Maersk and QC Ware Launch Quantum Pilot to Optimize Inland Haulage Logistics
April 5, 2021
Maersk's Inland Logistics Challenge
As the world’s largest container shipping company, Maersk operates not only at sea but also across vast inland haulage networks. These cover tens of thousands of trucking routes connecting ports to final destinations. The complexity of optimizing this network in real-time has become a critical challenge as supply chain disruptions, carbon regulations, and customer demands grow more volatile.
In response, Maersk launched a pilot with QC Ware to explore whether near-term quantum machine learning (QML) tools could enhance dynamic routing and fleet deployment decisions beyond what current algorithms offer.
Project Goals: Sustainable Optimization at Scale
The core objective of the April 2021 pilot was to:
Reduce carbon emissions by minimizing truck mileage and idling.
Improve cost efficiency via better asset allocation and load balancing.
Enhance responsiveness to port congestion and weather-related disruptions.
The pilot focused on logistics hubs in Germany, Belgium, and the Netherlands, targeting major intermodal corridors where port throughput is high and traffic conditions are unpredictable.
QC Ware’s Role: Quantum-Ready Algorithms for Trucking Logistics
QC Ware, a Palo Alto-based quantum software firm, brought to the table its Forge platform, which provides access to hybrid quantum-classical algorithms that can run on both simulators and real quantum hardware.
Key technical strategies included:
QML models trained on port data, route histories, and weather feeds.
Quantum-enhanced k-means clustering to group similar transport tasks.
Variational Quantum Circuits (VQC) used to explore optimized route groupings under constraints.
QC Ware engineers worked with Maersk’s data science and transport planning teams to translate route planning problems into quantum-classical representations suitable for hybrid computing workflows.
Simulation Environments and Constraints
The Maersk-QC Ware team ran simulations on synthetic and anonymized datasets mimicking:
Daily truck dispatch volumes from Rotterdam, Antwerp, and Bremerhaven.
Real-time traffic variability and incident delays.
Emission thresholds and delivery time window constraints.
A key challenge involved encoding vehicle routing problems (VRPs) into a format solvable by Noisy Intermediate-Scale Quantum (NISQ) devices, given current hardware limitations.
Initial Findings from the April 2021 Pilot
While full deployment on live fleets was not attempted during the pilot, initial simulation results showed:
5–8% reduction in total travel distance compared to Maersk’s classical baseline.
Improved fleet utilization efficiency in multi-stop trip scheduling.
Early signs that quantum-enhanced clustering led to more robust grouping of delivery requests under uncertainty.
The pilot also highlighted the importance of hybrid architecture, where classical preprocessing and post-processing are paired with quantum optimization cores.
Environmental and Strategic Implications
For Maersk, this pilot aligned with broader environmental and digital transformation goals:
The company has pledged to become net-zero by 2040 and seeks technologies that cut emissions without compromising service levels.
Maersk’s growing inland business demands fine-grained optimization tools as more operations move from ocean-centric to door-to-door logistics.

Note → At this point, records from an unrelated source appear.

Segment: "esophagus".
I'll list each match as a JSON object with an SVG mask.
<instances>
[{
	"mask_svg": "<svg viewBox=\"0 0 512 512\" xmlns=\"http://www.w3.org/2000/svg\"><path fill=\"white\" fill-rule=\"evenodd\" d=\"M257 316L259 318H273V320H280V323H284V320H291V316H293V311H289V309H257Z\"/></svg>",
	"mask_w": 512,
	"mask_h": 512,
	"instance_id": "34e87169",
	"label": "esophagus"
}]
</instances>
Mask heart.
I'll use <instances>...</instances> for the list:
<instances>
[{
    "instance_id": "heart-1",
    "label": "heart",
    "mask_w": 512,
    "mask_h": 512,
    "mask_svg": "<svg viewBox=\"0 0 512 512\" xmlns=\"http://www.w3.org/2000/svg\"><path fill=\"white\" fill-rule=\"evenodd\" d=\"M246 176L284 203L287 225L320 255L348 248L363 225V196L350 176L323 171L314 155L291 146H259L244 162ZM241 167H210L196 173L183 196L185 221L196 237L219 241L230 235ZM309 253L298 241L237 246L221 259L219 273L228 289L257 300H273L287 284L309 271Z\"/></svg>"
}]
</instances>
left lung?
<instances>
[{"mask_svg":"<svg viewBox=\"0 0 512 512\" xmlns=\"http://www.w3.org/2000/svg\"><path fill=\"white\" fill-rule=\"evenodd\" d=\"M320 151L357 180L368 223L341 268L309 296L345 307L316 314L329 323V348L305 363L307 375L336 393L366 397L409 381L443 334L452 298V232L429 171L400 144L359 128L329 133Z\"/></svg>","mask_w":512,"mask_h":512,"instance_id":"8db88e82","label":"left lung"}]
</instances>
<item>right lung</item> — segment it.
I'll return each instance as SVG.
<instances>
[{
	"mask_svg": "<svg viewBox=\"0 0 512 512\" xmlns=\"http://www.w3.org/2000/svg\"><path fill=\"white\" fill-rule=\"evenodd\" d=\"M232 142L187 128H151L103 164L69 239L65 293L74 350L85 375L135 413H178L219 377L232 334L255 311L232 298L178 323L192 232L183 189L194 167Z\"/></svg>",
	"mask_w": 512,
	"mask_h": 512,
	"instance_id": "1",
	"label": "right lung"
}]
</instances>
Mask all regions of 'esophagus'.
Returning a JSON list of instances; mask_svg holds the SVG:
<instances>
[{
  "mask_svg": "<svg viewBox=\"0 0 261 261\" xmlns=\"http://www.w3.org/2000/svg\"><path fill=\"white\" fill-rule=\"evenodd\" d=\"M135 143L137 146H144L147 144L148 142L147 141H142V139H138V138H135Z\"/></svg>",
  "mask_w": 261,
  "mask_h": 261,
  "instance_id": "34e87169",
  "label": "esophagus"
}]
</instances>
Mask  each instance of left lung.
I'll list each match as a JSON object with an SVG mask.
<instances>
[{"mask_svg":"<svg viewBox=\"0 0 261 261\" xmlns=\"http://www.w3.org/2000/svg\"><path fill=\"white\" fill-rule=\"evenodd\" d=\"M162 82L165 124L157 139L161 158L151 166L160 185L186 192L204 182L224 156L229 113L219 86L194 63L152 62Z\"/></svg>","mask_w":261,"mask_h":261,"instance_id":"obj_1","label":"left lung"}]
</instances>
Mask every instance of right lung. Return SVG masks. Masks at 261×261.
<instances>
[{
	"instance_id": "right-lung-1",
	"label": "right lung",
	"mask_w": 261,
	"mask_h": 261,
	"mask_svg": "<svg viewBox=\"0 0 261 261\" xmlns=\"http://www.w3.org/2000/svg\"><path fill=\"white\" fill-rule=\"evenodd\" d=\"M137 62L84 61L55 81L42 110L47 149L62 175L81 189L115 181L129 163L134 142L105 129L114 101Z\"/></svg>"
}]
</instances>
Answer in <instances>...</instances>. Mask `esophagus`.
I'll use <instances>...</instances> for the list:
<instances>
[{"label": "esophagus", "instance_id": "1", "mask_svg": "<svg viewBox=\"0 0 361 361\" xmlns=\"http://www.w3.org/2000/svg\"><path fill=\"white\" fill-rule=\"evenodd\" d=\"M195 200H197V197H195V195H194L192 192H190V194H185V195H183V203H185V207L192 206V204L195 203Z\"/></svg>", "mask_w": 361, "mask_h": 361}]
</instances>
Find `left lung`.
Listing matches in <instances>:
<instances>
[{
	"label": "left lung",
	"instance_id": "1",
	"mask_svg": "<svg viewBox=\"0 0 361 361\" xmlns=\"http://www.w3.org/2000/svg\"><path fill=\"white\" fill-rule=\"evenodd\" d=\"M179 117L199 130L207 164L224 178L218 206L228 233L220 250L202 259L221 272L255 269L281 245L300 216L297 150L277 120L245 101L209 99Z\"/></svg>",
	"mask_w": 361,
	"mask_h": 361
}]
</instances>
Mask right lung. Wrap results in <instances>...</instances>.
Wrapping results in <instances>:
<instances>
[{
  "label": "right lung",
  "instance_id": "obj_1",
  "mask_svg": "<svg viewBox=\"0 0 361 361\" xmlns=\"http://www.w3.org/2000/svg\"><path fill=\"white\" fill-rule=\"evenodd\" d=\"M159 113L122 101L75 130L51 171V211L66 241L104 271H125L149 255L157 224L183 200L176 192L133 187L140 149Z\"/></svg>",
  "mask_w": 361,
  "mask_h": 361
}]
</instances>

QC Ware’s quantum-enhanced models promise incremental improvements today and significant gains as quantum hardware matures.
Industry Context: Quantum in Freight and Route Optimization
This pilot adds to growing interest in quantum applications in transport logistics:
DHL and Terra Quantum (2022) tested quantum-inspired rerouting.
DB Schenker explored quantum-secure communications in trucking networks.
Kuehne+Nagel began investigating quantum-enhanced demand forecasting.
Maersk’s early involvement positions it to lead in the long-term shift toward quantum-optimized supply chains, especially as quantum computers become more accessible via cloud platforms.
Talent and Infrastructure Considerations
Maersk’s data science team acknowledged a steep learning curve in working with quantum tools. To address this:
QC Ware provided training and co-development sessions.
The pilot included developing explainability layers to help planners interpret QML suggestions.
QC Ware’s Forge was run in the cloud, minimizing infrastructure friction for Maersk.
Next Steps and Roadmap
Following the April pilot, Maersk indicated interest in:
Extending the quantum models to rail and barge segments in Europe.
Testing quantum optimization for container repositioning problems.
Exploring integration into Maersk’s TradeLens blockchain-based visibility platform.
A follow-up proof-of-concept phase is scheduled for 2022, contingent on improvements in quantum simulation speed and hardware access.
Conclusion: Quantum Trucking Optimization Enters the Real World
This pilot marks a quiet but important milestone: quantum machine learning is beginning to address real-world operational logistics challenges at the enterprise level.
For Maersk, it represents an initial step toward a future where quantum-enabled decision engines might operate in tandem with classical analytics to drive precision, sustainability, and competitiveness in global logistics.